# [MATERIAL PROVIDED]

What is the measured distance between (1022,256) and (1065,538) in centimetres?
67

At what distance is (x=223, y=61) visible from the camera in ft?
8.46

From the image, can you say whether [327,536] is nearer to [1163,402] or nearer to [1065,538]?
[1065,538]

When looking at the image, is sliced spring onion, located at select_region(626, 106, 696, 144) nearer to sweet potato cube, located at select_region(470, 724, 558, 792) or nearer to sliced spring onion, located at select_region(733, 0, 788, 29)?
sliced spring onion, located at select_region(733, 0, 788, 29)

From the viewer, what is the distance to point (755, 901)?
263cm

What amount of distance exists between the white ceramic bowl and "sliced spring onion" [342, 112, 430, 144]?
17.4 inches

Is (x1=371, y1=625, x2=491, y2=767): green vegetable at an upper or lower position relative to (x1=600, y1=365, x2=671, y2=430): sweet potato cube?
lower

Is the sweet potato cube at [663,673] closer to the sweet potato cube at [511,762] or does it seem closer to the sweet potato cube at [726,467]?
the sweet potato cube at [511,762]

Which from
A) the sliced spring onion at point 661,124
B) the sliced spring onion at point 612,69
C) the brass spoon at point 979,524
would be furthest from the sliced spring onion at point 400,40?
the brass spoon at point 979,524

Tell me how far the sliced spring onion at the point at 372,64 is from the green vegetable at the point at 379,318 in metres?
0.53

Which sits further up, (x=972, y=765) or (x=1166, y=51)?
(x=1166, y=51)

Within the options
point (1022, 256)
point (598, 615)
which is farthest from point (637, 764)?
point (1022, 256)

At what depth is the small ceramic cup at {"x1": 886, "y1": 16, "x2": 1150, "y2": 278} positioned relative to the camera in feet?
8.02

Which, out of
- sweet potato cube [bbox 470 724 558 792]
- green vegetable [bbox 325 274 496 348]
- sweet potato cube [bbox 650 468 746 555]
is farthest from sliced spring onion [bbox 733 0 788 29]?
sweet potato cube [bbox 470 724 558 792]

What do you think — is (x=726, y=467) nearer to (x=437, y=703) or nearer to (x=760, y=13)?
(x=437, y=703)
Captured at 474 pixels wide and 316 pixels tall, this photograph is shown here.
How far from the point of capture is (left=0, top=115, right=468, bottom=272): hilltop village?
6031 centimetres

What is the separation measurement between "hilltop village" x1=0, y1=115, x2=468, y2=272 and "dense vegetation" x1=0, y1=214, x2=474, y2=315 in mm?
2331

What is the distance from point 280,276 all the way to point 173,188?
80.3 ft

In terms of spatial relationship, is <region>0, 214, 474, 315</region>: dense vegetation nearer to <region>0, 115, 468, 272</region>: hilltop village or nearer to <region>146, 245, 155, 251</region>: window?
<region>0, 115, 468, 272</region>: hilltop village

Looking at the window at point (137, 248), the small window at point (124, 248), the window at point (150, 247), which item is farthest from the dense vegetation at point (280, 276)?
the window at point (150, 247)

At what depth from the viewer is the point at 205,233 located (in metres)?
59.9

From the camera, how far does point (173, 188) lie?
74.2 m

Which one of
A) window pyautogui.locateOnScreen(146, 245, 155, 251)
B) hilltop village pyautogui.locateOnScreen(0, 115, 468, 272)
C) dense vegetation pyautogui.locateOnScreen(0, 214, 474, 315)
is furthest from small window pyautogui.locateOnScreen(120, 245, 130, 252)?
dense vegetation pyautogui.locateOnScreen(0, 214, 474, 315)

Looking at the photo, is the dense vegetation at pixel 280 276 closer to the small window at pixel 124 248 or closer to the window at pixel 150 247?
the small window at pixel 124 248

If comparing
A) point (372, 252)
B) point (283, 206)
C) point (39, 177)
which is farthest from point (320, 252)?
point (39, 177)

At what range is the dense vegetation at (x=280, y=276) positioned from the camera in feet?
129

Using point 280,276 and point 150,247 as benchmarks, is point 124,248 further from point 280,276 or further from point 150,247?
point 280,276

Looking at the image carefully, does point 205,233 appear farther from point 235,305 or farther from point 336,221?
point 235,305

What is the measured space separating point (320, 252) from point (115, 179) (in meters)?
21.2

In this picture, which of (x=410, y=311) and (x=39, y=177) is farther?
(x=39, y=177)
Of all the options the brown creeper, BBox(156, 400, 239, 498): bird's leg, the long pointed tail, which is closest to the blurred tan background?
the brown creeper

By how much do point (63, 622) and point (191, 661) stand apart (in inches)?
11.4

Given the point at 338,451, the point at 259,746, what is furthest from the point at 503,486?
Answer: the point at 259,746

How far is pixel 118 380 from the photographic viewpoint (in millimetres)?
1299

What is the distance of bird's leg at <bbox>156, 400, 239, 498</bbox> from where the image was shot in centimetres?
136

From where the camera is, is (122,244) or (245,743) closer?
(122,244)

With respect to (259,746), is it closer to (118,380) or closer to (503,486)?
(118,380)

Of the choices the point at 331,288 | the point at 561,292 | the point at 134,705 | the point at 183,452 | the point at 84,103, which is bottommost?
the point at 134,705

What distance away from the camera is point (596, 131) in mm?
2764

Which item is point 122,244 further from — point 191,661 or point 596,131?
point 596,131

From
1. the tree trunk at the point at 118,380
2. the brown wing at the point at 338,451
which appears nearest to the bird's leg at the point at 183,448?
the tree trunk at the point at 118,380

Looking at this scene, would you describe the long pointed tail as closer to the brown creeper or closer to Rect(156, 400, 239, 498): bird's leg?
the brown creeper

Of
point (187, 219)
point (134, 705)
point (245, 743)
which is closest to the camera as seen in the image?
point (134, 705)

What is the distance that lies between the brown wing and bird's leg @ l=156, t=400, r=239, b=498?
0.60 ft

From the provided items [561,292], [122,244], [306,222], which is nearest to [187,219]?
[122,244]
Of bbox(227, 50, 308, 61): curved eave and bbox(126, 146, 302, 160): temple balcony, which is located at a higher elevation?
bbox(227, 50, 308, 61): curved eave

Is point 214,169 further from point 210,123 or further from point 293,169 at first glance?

# [SHORT TASK]
Could you reproduce, word for word, the items from the line with "From the viewer, what" up to and including the line with "6031 centimetres"?

# [FULL ANSWER]
From the viewer, what is the distance to point (755, 901)?
263cm

What amount of distance exists between the white ceramic bowl and "sliced spring onion" [342, 112, 430, 144]?
17.4 inches

Is (x1=371, y1=625, x2=491, y2=767): green vegetable at an upper or lower position relative to (x1=600, y1=365, x2=671, y2=430): sweet potato cube?
lower

Is the sweet potato cube at [663,673] closer to the sweet potato cube at [511,762] or does it seem closer to the sweet potato cube at [726,467]?
the sweet potato cube at [511,762]

Which from
A) the sliced spring onion at point 661,124
B) the sliced spring onion at point 612,69
C) the brass spoon at point 979,524
would be furthest from the sliced spring onion at point 400,40?
the brass spoon at point 979,524

Tell me how far the sliced spring onion at the point at 372,64 is from the green vegetable at the point at 379,318 in metres?
0.53

Which sits further up, (x=972, y=765) or (x=1166, y=51)?
(x=1166, y=51)

Within the options
point (1022, 256)
point (598, 615)
which is farthest from point (637, 764)?
point (1022, 256)

At what depth is the small ceramic cup at {"x1": 886, "y1": 16, "x2": 1150, "y2": 278} positioned relative to the camera in feet?
8.02

Which, out of
- sweet potato cube [bbox 470 724 558 792]
- green vegetable [bbox 325 274 496 348]
- sweet potato cube [bbox 650 468 746 555]
is farthest from sliced spring onion [bbox 733 0 788 29]?
sweet potato cube [bbox 470 724 558 792]

What do you think — is (x=726, y=467) nearer to (x=437, y=703) or nearer to (x=760, y=13)?
(x=437, y=703)
Captured at 474 pixels wide and 316 pixels tall, this photograph is shown here.
How far from the point of capture is (left=0, top=115, right=468, bottom=272): hilltop village?
6031 centimetres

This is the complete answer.